# Description of the task
Would you write out the entries below, every one of them, exactly?

# The records
(begin)
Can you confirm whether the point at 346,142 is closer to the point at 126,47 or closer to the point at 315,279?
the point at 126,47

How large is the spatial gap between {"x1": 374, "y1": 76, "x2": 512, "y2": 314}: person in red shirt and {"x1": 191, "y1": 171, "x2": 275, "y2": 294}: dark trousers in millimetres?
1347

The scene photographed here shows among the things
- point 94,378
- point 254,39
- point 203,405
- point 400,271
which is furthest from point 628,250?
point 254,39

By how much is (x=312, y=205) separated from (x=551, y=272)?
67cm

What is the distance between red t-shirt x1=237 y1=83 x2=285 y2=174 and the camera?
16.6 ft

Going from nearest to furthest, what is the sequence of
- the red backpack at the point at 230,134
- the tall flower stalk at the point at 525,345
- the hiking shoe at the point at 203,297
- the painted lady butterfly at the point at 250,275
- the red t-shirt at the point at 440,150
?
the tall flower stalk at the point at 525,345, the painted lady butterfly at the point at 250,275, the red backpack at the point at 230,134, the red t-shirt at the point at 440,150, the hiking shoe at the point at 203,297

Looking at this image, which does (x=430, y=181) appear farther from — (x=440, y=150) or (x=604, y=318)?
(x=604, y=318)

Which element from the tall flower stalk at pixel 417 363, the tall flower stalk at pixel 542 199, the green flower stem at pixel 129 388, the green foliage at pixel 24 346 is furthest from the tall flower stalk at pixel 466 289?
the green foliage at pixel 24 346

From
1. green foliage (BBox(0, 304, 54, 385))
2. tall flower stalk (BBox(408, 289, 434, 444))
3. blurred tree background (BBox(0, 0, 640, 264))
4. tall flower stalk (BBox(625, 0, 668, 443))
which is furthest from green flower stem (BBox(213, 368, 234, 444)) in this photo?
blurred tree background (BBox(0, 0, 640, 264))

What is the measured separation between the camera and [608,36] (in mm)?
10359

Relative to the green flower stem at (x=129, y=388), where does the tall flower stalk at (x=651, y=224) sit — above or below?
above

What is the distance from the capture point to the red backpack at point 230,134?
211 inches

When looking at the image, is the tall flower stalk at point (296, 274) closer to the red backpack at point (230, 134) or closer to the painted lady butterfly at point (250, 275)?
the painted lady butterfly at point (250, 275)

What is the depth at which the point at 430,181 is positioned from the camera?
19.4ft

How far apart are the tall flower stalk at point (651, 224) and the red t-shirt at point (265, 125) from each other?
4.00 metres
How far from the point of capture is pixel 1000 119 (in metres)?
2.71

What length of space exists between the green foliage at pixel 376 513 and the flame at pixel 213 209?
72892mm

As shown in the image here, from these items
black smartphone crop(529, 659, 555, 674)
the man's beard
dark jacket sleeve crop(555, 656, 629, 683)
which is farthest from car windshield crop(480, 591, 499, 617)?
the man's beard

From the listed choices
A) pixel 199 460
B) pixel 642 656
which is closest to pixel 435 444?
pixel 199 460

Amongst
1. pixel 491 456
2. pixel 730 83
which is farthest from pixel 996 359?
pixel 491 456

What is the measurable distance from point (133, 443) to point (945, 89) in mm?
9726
(end)
# Final result
Can you confirm whether the point at 346,142 is closer to the point at 126,47 or closer to the point at 315,279?
the point at 126,47

How large is the spatial gap between {"x1": 374, "y1": 76, "x2": 512, "y2": 314}: person in red shirt and {"x1": 191, "y1": 171, "x2": 275, "y2": 294}: dark trousers in millimetres?
1347

The scene photographed here shows among the things
- point 94,378
- point 254,39
- point 203,405
- point 400,271
which is furthest from point 628,250?
point 254,39

By how much is (x=312, y=205) separated from (x=551, y=272)?
67cm

What is the distance between red t-shirt x1=237 y1=83 x2=285 y2=174 and the camera?
16.6 ft

Going from nearest to furthest, what is the sequence of
- the red backpack at the point at 230,134
- the tall flower stalk at the point at 525,345
- the hiking shoe at the point at 203,297
- the painted lady butterfly at the point at 250,275
- the red t-shirt at the point at 440,150
?
the tall flower stalk at the point at 525,345, the painted lady butterfly at the point at 250,275, the red backpack at the point at 230,134, the red t-shirt at the point at 440,150, the hiking shoe at the point at 203,297

Looking at this image, which does (x=430, y=181) appear farther from — (x=440, y=150) or (x=604, y=318)?
(x=604, y=318)

Which element from the tall flower stalk at pixel 417 363, the tall flower stalk at pixel 542 199, the green flower stem at pixel 129 388, the green foliage at pixel 24 346 is furthest from the tall flower stalk at pixel 466 289?
the green foliage at pixel 24 346

From
1. green foliage (BBox(0, 304, 54, 385))
2. tall flower stalk (BBox(408, 289, 434, 444))
3. blurred tree background (BBox(0, 0, 640, 264))
4. tall flower stalk (BBox(625, 0, 668, 443))
which is furthest from green flower stem (BBox(213, 368, 234, 444)) in this photo?
blurred tree background (BBox(0, 0, 640, 264))

What is the measured separation between the camera and [608,36] (in mm)?
10359

Relative to the green flower stem at (x=129, y=388), where does the tall flower stalk at (x=651, y=224) sit — above or below?
above

What is the distance from the capture point to the red backpack at point 230,134?
211 inches

When looking at the image, is the tall flower stalk at point (296, 274) closer to the red backpack at point (230, 134) or closer to the painted lady butterfly at point (250, 275)?
the painted lady butterfly at point (250, 275)

What is the depth at which the point at 430,181 is positioned from the camera?
19.4ft

How far apart are the tall flower stalk at point (651, 224) and the red t-shirt at point (265, 125) from each other?
4.00 metres
How far from the point of capture is pixel 1000 119 (in metres)?
2.71

What length of space exists between the green foliage at pixel 376 513 and the flame at pixel 213 209?
72892mm

As shown in the image here, from these items
black smartphone crop(529, 659, 555, 674)
the man's beard
dark jacket sleeve crop(555, 656, 629, 683)
which is farthest from car windshield crop(480, 591, 499, 617)?
the man's beard

From the listed choices
A) pixel 199 460
B) pixel 642 656
which is closest to pixel 435 444?
pixel 199 460

Amongst
1. pixel 491 456
2. pixel 730 83
which is farthest from pixel 996 359?
pixel 491 456

What is the measurable distance from point (133, 443) to point (945, 89) in mm?
9726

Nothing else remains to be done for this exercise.